▸ **Quelle**
So-Jin Kim - neue Arbeiten

 

 

Vernissage am 10. November 2017, 19 bis 22 Uhr

Hier finden Sie ein Beitrag von Radio LeineHertz von der Vernissage der Austellung





 

Essen Sie alles?

Die Bilder von So-Jin Kim sind, wenn ich es aus meiner Sicht als einfacher Europäer sehe, sehr asiatisch, spezifischer: sehr koreanisch. Das aber sieht man erst, wenn man Korea etwas kennt.

Korea ist ein Land mit viel Lust zur klaren Farbe. Es gibt keine Färbchen und Tönchen, sondern Farben. Als hätten die Koreaner zu den drei Primärtönen, nochmal 3 dazu erfunden.

Die Palette von So-Jin Kim ist so arrangiert wie die endlosen blinkenden elektronischen Werbetafeln in Myeong-Dong in Seoul. Die Übersicht zu behalten versteht die Künstlerin dabei gut, die Nachbarschaft der einzelnen Farbtupfer ergibt immer neue Kombinationen, weit mehr, als die französische Palette des 18. Jahrhunderts mit all ihren Pastelltönen hergegeben hätte.

Der europäische Maler heute mischt in jede Farbe etwas Weiß, und oft etwas Schwarz. So wie man beim Kochen immer Salz und etwas Zucker dazugibt. Daraus ergibt sich der Grauschleier, der diese Bilder zusammenhält.

So-Jin Kim kommt ohne aus.

Steht man in ihrem Atelier, ist man beeindruckt von den vielen unterschiedlichen Formaten, die auf dem Boden stehen. Einiges fertig, einiges nicht. Man fährt die Oberflächen mit dem Auge ab, und es stellt sich eben dieser Myeong-Dong Effekt ein. Genau wie in jenem wunderbaren Einkaufsviertel erfährt man auch hier im Atelier Genusslust, Freude am Sehen. Hereinspaziert! Hier gibt’s was Besonderes.

▸ **Aufgabenstellung**
A) Zähle, wie viele Zeilen der Einträge die Zeichenfolge „from“ enthalten, und gib nur diese Zahl an, wobei Groß- und Kleinschreibung zu beachten ist.
B) Setze den Text über die Bilder von So-Jin Kim im Anschluss an seinen letzten Satz fort.
Der Text und die Einträge sind voneinander unabhängiges Material.

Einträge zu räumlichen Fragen

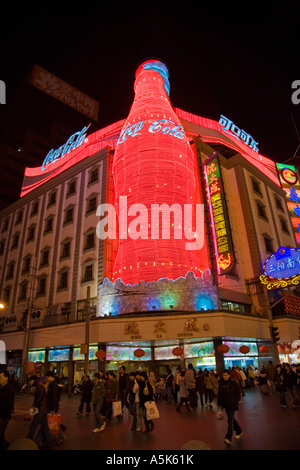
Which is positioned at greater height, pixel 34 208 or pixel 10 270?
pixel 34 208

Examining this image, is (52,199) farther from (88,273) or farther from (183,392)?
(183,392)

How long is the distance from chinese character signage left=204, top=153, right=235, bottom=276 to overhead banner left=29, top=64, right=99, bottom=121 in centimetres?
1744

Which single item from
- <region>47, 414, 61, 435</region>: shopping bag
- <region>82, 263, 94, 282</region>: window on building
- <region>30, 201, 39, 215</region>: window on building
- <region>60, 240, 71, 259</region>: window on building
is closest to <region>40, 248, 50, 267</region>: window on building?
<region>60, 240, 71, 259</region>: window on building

...

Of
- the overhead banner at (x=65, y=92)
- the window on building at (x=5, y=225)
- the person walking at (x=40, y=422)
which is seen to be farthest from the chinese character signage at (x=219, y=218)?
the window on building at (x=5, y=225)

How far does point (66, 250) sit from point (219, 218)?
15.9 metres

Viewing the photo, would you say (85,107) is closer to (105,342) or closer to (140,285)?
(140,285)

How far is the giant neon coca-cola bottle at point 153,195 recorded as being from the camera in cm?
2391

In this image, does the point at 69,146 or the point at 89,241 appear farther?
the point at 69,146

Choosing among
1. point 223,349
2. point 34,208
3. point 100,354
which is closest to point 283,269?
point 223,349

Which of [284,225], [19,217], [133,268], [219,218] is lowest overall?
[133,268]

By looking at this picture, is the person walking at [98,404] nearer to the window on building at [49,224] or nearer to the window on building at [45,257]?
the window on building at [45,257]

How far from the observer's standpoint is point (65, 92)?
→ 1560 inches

▸ **Lösungen**
A) 7

B)
Die Themen von So-Jin Kim haben freilich nichts zu tun mit den Shopping-Gängen in eleganten Einkaufsstraßen. Ihre Themen haben nichts mit Konsum zu tun.

Sie handeln von Leben, Landschaft, Natur, Essen, Reisen, dem Aufnehmen aller fremden Eindrücke und deren Bewältigung und Verarbeitung in unendlichen Variationen von Bildern und Malerei.

Ihr Leben ist so bunt und vielfältig, weil sie reist, seit 13 Jahren auf Achse ist, in 100 Ländern, in hundert Häusern lebte, und in jedem Haus andere Bilder malte. Sie hat in Deutschland lange gelebt, dann in der Schweiz, in Spanien, war oft in Italien und Frankreich.

Nehmen wir einmal die Erfahrung des Essens. In der ganzen Welt identifizieren sich die Menschen mit ihren Speisen, landeseigenen Essenserfindungen, und Geschmacksrichtungen. Der Italiener liebt frische Pasta, der Spanier Kaninchen, der Franzose Huhn in Wein, und der Amerikaner träumt vom saftigen Stück Fleisch. Die Koreaner träumen von den 1000 und einer Schale, die auf dem Tisch stehen, gefüllt mit 1001 verschiedenen Speisen.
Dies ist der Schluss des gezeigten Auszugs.